Please print exactly the lines running from the one that contains "In the picture, does" to the end of the data, with both lines included.
• • • •
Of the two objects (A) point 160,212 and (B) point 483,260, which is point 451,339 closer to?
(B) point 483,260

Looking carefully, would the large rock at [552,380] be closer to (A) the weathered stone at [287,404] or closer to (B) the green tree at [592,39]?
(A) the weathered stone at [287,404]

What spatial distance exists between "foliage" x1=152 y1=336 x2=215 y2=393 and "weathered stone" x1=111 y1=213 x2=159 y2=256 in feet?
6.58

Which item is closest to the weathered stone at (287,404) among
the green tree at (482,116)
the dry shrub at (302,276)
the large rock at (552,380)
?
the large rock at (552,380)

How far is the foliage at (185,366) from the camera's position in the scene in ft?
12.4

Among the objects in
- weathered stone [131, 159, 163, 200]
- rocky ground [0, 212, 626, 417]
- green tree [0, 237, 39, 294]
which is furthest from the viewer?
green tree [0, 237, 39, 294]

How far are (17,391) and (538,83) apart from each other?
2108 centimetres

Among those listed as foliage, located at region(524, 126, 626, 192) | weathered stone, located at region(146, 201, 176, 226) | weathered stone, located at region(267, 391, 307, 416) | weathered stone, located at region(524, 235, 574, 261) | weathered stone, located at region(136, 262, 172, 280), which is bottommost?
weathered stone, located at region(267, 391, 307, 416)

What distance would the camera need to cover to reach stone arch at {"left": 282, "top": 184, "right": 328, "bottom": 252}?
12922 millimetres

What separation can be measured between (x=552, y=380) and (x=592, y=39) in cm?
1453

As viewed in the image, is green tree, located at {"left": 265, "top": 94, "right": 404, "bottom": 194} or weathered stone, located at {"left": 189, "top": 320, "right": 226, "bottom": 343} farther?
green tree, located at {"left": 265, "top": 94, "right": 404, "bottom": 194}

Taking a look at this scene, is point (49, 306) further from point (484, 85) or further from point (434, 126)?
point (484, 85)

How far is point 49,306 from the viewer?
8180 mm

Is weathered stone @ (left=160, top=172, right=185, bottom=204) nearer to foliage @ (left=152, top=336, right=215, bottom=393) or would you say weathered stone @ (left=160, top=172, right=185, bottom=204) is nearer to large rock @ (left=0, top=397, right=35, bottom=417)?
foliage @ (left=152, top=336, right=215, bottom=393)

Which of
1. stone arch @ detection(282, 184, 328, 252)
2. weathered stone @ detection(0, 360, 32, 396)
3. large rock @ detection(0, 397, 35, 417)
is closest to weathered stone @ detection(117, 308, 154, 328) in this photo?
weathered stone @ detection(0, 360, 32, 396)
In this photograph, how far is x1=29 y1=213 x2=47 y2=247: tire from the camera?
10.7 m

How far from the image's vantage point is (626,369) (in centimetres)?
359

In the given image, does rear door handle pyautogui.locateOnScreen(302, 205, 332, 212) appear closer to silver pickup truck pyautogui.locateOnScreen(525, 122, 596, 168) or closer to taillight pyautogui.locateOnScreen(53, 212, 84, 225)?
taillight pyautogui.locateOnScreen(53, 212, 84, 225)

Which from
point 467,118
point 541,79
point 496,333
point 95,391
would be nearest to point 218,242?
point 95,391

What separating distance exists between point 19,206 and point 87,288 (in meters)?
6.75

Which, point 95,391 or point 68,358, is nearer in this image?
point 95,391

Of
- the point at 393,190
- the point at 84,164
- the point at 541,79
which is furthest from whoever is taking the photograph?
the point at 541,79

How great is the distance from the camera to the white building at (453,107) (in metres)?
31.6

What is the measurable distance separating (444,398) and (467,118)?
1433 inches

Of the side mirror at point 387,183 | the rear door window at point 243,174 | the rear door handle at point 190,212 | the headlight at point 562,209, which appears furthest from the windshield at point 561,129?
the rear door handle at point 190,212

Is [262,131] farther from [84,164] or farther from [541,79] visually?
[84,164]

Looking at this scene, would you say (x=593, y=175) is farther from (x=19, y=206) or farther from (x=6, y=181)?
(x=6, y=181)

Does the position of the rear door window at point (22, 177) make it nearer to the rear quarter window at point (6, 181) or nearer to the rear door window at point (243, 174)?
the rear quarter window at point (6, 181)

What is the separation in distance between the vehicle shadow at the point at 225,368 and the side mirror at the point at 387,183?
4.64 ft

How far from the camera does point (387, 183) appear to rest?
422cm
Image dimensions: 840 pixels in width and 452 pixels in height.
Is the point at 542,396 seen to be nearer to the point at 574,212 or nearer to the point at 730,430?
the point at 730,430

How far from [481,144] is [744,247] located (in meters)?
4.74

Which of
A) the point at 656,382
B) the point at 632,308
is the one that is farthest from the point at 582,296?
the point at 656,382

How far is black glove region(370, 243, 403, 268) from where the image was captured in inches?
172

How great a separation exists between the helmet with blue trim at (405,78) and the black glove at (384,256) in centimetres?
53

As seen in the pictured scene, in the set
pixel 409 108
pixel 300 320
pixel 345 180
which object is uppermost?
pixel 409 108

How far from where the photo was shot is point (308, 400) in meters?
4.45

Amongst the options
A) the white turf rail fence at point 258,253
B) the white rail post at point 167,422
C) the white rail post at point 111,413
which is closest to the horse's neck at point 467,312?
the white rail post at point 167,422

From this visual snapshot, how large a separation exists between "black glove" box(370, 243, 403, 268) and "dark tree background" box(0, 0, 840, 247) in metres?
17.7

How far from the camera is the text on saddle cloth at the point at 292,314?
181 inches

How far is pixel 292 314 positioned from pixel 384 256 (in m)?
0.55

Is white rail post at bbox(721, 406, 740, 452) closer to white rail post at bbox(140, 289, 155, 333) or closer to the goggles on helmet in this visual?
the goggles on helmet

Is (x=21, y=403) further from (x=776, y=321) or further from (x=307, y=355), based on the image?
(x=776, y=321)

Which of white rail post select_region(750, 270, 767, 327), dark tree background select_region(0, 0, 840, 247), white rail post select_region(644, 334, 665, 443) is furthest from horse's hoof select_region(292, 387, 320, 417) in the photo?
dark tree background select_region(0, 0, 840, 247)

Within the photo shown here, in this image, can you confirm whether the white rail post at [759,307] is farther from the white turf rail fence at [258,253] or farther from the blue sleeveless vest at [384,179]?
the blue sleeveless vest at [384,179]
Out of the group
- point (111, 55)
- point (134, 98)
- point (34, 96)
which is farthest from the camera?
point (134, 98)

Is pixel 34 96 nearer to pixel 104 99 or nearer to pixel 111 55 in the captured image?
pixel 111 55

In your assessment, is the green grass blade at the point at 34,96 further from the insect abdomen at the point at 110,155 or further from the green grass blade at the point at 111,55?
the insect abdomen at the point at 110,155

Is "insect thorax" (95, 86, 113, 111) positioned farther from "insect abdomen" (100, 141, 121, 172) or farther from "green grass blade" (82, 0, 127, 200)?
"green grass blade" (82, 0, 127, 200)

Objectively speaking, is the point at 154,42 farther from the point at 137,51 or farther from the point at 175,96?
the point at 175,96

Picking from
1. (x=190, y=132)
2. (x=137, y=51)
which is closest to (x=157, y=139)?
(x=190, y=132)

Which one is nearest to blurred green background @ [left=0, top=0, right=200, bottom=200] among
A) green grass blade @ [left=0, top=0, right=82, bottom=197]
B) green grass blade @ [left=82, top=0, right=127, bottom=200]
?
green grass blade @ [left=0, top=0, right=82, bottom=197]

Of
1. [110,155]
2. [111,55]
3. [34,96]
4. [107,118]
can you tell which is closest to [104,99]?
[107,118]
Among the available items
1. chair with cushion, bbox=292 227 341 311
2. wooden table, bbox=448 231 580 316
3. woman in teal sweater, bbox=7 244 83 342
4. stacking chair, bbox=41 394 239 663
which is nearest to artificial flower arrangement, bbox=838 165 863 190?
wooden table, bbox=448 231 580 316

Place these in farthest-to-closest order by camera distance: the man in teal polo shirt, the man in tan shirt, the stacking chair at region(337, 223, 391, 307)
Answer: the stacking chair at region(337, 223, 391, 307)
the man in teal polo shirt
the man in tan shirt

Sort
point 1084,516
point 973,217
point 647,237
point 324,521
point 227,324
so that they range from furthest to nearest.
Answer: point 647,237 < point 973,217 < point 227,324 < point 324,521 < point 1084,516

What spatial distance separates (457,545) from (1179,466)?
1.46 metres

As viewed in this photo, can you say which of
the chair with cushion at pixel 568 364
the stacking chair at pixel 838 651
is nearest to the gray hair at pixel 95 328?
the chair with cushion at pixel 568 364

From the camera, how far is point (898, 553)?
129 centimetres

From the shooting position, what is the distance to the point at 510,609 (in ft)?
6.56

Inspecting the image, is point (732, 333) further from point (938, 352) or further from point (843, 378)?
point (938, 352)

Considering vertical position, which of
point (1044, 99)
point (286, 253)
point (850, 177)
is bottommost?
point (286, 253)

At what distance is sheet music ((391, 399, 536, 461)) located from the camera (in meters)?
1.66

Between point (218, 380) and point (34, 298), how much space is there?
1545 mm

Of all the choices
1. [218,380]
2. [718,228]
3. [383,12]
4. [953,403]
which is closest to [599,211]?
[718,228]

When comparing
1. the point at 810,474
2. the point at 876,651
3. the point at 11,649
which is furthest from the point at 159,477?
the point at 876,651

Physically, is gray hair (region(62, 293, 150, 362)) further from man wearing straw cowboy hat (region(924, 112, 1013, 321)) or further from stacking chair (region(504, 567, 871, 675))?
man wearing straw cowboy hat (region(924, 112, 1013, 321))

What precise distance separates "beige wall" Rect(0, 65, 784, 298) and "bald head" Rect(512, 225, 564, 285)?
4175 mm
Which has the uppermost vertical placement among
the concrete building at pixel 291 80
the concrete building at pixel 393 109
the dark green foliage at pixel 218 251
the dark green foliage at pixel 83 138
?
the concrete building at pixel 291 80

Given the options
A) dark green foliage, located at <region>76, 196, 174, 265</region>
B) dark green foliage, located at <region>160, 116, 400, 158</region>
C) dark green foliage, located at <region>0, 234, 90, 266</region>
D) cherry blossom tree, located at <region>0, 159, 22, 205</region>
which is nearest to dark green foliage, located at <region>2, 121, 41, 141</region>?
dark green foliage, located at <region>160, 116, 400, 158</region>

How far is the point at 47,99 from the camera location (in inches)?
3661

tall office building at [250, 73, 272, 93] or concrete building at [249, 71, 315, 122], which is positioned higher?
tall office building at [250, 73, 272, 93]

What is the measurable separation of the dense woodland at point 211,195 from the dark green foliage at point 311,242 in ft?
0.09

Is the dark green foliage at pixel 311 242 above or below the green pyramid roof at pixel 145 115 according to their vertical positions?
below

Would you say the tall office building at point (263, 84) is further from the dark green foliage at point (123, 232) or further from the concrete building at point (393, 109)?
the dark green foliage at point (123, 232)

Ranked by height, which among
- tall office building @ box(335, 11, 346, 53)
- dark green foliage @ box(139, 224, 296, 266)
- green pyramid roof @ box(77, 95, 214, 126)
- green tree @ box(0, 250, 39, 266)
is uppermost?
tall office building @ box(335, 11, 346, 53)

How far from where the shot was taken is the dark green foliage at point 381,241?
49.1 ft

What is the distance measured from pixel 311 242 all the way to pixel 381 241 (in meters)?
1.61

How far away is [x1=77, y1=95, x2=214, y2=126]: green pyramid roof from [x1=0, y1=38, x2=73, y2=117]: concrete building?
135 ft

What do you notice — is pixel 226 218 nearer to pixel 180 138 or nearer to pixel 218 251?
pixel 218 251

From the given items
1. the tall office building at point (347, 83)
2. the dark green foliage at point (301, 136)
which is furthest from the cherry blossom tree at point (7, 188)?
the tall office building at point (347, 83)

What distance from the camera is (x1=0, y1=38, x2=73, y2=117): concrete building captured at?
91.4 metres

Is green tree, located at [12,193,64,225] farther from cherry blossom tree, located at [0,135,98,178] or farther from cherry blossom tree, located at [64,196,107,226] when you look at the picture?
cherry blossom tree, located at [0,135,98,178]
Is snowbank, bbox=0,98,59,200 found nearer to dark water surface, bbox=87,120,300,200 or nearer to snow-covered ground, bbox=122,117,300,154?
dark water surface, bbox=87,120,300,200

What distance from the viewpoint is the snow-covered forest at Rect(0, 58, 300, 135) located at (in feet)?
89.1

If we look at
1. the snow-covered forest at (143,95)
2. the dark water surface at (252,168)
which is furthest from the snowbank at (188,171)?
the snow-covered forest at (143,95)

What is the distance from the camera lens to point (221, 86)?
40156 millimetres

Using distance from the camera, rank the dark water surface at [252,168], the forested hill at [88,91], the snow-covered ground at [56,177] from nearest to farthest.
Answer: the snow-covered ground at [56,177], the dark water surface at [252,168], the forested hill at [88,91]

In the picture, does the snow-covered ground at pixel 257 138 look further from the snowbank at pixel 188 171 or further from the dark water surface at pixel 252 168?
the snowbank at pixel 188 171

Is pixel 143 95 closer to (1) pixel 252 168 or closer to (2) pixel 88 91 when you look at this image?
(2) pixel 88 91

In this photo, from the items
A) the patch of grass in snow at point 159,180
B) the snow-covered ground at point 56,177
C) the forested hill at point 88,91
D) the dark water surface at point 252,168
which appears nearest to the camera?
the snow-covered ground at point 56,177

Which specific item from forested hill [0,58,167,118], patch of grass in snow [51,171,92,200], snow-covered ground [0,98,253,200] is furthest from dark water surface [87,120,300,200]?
• • • •
◆ **OUTPUT OF THE EXERCISE**:
In the picture, does the snow-covered ground at pixel 257 138 look further from the snowbank at pixel 188 171 or further from the dark water surface at pixel 252 168?
the snowbank at pixel 188 171

Is pixel 143 95 closer to (1) pixel 252 168 or closer to (2) pixel 88 91 when you look at this image?
(2) pixel 88 91

In this photo, from the items
A) the patch of grass in snow at point 159,180
B) the snow-covered ground at point 56,177
C) the forested hill at point 88,91
D) the dark water surface at point 252,168
which appears nearest to the camera?
the snow-covered ground at point 56,177

Which specific item from forested hill [0,58,167,118], patch of grass in snow [51,171,92,200], snow-covered ground [0,98,253,200] is furthest from dark water surface [87,120,300,200]?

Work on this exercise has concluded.